Text excerpt:

Contribution and Merger Agreement
On May 8, 2007, Catalytica Energy Systems, Inc. (“Catalytica”) entered into a definitive Contribution and Merger Agreement (the “Contribution and Merger Agreement”) with Renegy Holdings, Inc., a Delaware holding company and wholly-owned subsidiary of Catalytica (“Renegy”), Snowflake Acquisition Corporation, a Delaware corporation and wholly-owned subsidiary of Renegy (“Merger Sub”), Renegy, LLC, an Arizona limited liability company (“Renegy LLC”), Renegy Trucking, LLC, an Arizona limited liability company (“Renegy Trucking”), Snowflake White Mountain Power, LLC, an Arizona limited liability company (“Snowflake” and together with Renegy LLC and Renegy Trucking, the “Renegy Companies”), Robert M. Worsley (“R. Worsley”), Christi M. Worsley (“C. Worsley”) and the Robert M. Worsley and Christi M. Worsley Revocable Trust (the “Worsley Trust” and, together with R. Worsley and C. Worsley, “Worsley”). Subject to the terms and conditions of the Contribution and Merger Agreement, Catalytica and the Renegy Companies will combine through the merger of Merger Sub with and into Catalytica, with Catalytica surviving the merger (the “Merger”), and the concurrent contribution of all of the membership interests in the Renegy Companies held indirectly by Worsley to Renegy (the “Contribution” and, collectively with the Merger, the “Transaction”). Upon the closing of the Transaction, Catalytica and the Renegy Companies will become wholly-owned subsidiaries of, and operate under, Renegy. The Contribution and Merger Agreement provides that Renegy will apply for listing on the NASDAQ Global Market.

Material:
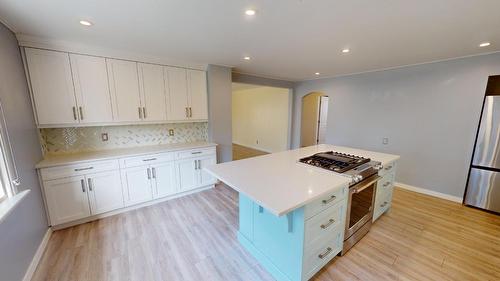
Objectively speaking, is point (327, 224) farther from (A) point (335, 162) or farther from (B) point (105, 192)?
(B) point (105, 192)

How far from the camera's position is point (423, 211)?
9.29 feet

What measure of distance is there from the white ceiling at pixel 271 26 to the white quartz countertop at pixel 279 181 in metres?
1.44

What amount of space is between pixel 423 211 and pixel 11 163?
16.4 feet

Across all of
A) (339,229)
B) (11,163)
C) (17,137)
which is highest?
(17,137)

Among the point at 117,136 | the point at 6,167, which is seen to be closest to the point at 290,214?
the point at 6,167

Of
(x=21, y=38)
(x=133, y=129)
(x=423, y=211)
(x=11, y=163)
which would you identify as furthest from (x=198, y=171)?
(x=423, y=211)

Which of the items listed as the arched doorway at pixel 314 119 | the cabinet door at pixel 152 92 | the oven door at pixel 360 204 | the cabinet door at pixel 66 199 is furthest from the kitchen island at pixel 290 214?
the arched doorway at pixel 314 119

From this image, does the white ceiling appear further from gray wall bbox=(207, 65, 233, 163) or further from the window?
the window

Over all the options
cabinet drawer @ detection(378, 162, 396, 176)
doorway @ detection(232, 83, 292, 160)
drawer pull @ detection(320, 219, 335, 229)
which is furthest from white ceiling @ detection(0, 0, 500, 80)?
doorway @ detection(232, 83, 292, 160)

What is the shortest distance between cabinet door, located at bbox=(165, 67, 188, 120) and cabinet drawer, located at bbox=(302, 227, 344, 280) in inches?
111

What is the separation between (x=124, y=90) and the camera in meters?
2.81

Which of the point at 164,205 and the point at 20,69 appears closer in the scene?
the point at 20,69

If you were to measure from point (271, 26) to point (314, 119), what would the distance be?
513 cm

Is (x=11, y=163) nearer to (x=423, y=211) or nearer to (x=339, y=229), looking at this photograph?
(x=339, y=229)
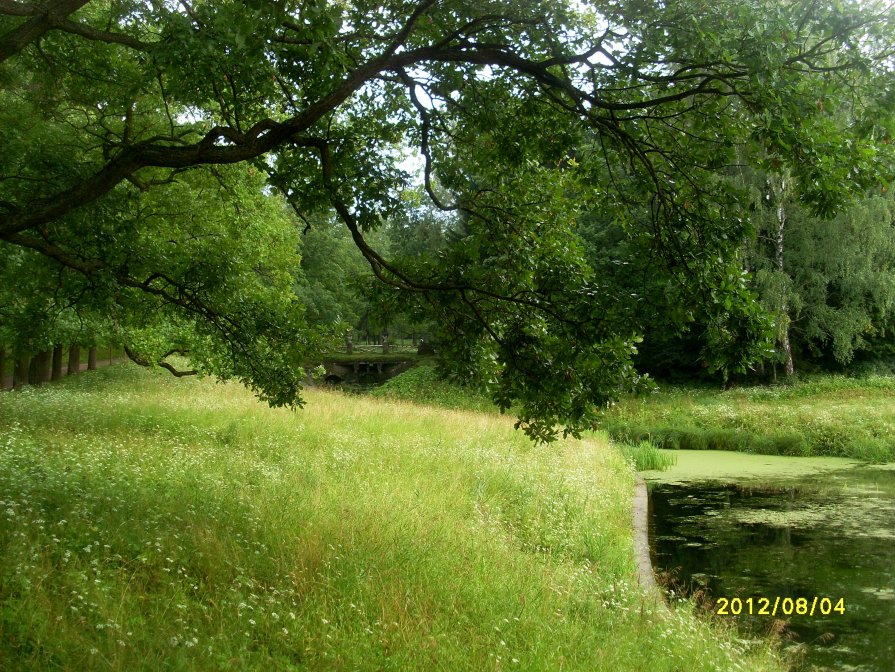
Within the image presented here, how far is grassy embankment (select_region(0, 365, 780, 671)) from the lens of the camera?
4.98m

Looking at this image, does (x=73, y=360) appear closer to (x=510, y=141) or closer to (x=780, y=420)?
(x=780, y=420)

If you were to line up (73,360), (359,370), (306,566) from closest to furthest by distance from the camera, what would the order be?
(306,566)
(73,360)
(359,370)

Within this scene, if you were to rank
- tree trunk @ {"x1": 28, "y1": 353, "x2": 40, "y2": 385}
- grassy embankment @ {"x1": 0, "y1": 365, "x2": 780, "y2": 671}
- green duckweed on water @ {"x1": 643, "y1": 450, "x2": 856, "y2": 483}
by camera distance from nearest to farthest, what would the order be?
grassy embankment @ {"x1": 0, "y1": 365, "x2": 780, "y2": 671}
green duckweed on water @ {"x1": 643, "y1": 450, "x2": 856, "y2": 483}
tree trunk @ {"x1": 28, "y1": 353, "x2": 40, "y2": 385}

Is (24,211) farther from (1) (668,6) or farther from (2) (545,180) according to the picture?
(1) (668,6)

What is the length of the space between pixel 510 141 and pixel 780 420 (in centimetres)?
1800

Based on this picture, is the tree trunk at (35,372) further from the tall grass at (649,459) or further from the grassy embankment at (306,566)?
the tall grass at (649,459)

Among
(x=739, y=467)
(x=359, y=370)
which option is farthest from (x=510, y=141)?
(x=359, y=370)

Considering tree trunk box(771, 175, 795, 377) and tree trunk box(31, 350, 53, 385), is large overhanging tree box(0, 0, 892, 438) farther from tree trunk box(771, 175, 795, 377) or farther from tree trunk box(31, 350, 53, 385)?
tree trunk box(771, 175, 795, 377)

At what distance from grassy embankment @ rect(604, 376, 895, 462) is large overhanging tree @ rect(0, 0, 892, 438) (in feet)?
51.1

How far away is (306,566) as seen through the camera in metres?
6.35

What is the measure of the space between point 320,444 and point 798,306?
22.9m

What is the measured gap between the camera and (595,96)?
7.00m

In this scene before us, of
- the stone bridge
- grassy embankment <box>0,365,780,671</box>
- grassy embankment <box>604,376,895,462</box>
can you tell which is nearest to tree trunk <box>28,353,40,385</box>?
grassy embankment <box>0,365,780,671</box>

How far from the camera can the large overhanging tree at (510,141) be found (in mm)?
5445
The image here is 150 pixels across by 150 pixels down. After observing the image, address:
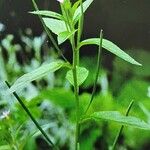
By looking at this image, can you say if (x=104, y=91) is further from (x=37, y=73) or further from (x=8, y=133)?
(x=37, y=73)

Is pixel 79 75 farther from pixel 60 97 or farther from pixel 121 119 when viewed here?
pixel 60 97

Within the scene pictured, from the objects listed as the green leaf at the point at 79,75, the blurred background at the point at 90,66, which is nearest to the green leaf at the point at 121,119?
the green leaf at the point at 79,75

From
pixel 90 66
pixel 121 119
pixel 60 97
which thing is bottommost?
pixel 90 66

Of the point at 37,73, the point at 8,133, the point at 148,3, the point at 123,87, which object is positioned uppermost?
the point at 37,73

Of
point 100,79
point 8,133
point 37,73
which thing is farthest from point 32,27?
point 37,73

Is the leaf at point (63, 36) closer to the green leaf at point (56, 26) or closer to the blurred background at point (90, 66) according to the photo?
the green leaf at point (56, 26)

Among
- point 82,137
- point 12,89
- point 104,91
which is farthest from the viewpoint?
point 104,91

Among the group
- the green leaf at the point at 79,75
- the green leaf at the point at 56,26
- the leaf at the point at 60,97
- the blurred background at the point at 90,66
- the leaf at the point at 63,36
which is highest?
the leaf at the point at 63,36

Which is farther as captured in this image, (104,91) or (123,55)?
(104,91)

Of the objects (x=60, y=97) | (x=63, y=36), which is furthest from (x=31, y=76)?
(x=60, y=97)
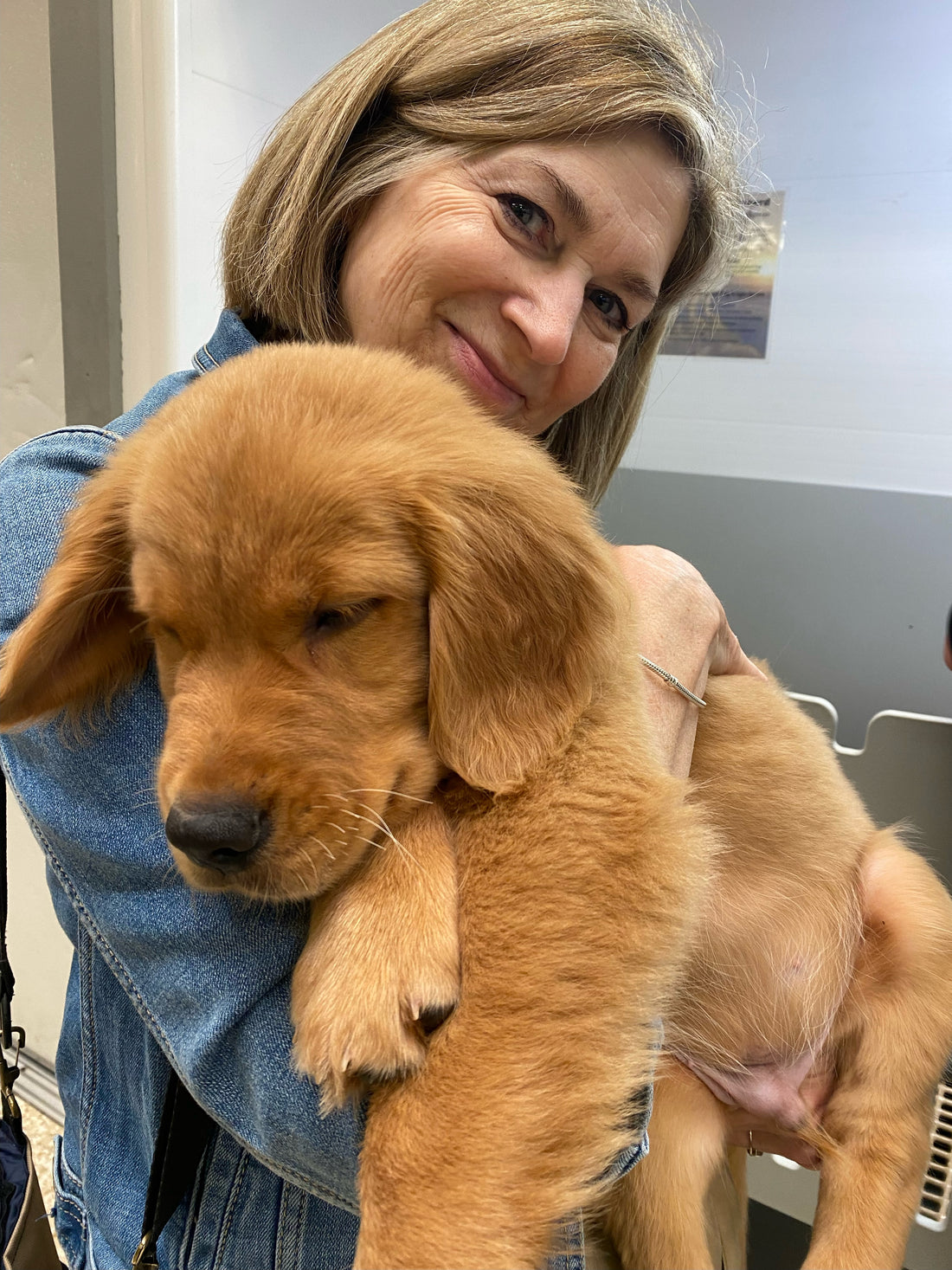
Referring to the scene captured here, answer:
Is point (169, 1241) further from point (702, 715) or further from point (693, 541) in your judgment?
point (693, 541)

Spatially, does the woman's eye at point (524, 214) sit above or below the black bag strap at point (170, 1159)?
above

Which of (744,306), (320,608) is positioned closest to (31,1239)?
(320,608)

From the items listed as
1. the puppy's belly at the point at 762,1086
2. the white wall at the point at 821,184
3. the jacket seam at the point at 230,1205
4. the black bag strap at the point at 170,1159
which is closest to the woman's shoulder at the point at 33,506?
the black bag strap at the point at 170,1159

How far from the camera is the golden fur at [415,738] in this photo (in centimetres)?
77

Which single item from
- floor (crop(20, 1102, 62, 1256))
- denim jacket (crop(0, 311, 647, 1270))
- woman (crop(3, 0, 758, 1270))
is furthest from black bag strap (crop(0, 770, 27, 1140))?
floor (crop(20, 1102, 62, 1256))

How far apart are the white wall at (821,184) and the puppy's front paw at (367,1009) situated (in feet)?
6.47

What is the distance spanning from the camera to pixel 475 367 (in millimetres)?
1366

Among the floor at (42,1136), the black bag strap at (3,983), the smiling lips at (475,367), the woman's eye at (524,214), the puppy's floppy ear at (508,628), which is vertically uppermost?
the woman's eye at (524,214)

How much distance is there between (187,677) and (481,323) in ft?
2.57

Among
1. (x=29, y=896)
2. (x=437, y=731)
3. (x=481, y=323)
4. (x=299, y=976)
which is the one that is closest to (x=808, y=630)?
(x=481, y=323)

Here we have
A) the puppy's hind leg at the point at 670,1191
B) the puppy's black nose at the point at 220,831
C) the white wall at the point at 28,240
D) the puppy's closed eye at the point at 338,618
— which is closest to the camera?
the puppy's black nose at the point at 220,831

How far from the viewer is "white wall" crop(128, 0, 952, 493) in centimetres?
215

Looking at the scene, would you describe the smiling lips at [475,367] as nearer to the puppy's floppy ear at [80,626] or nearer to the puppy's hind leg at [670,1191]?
the puppy's floppy ear at [80,626]

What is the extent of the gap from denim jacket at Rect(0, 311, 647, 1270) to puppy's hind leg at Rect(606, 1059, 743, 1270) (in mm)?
441
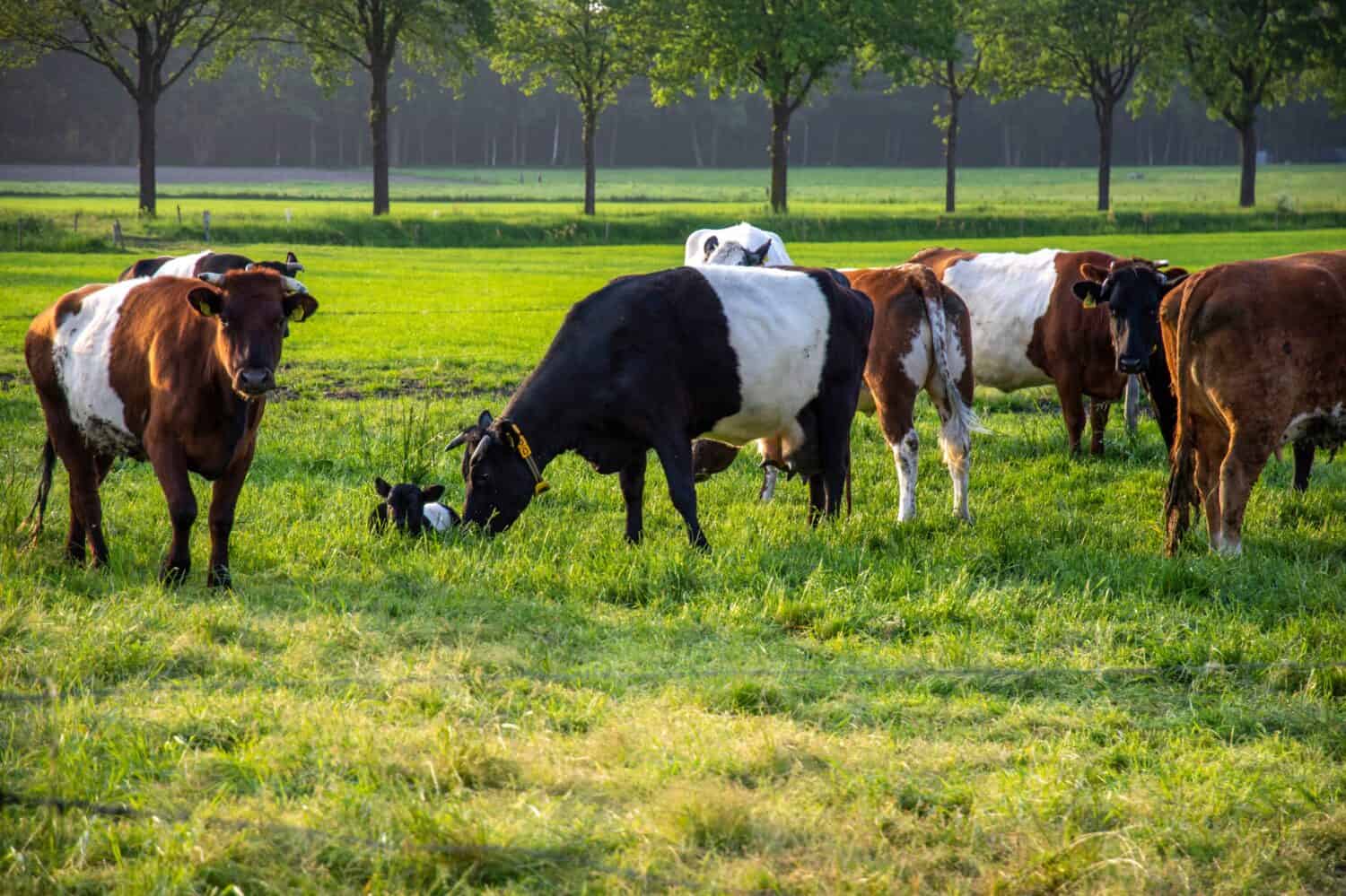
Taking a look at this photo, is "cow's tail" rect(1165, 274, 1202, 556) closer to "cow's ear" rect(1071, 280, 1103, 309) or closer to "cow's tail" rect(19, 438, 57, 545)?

What the exercise asks: Please answer from the merger agreement excerpt: on which market does the agreement say Renegy will apply for listing?

The response: The NASDAQ Global Market.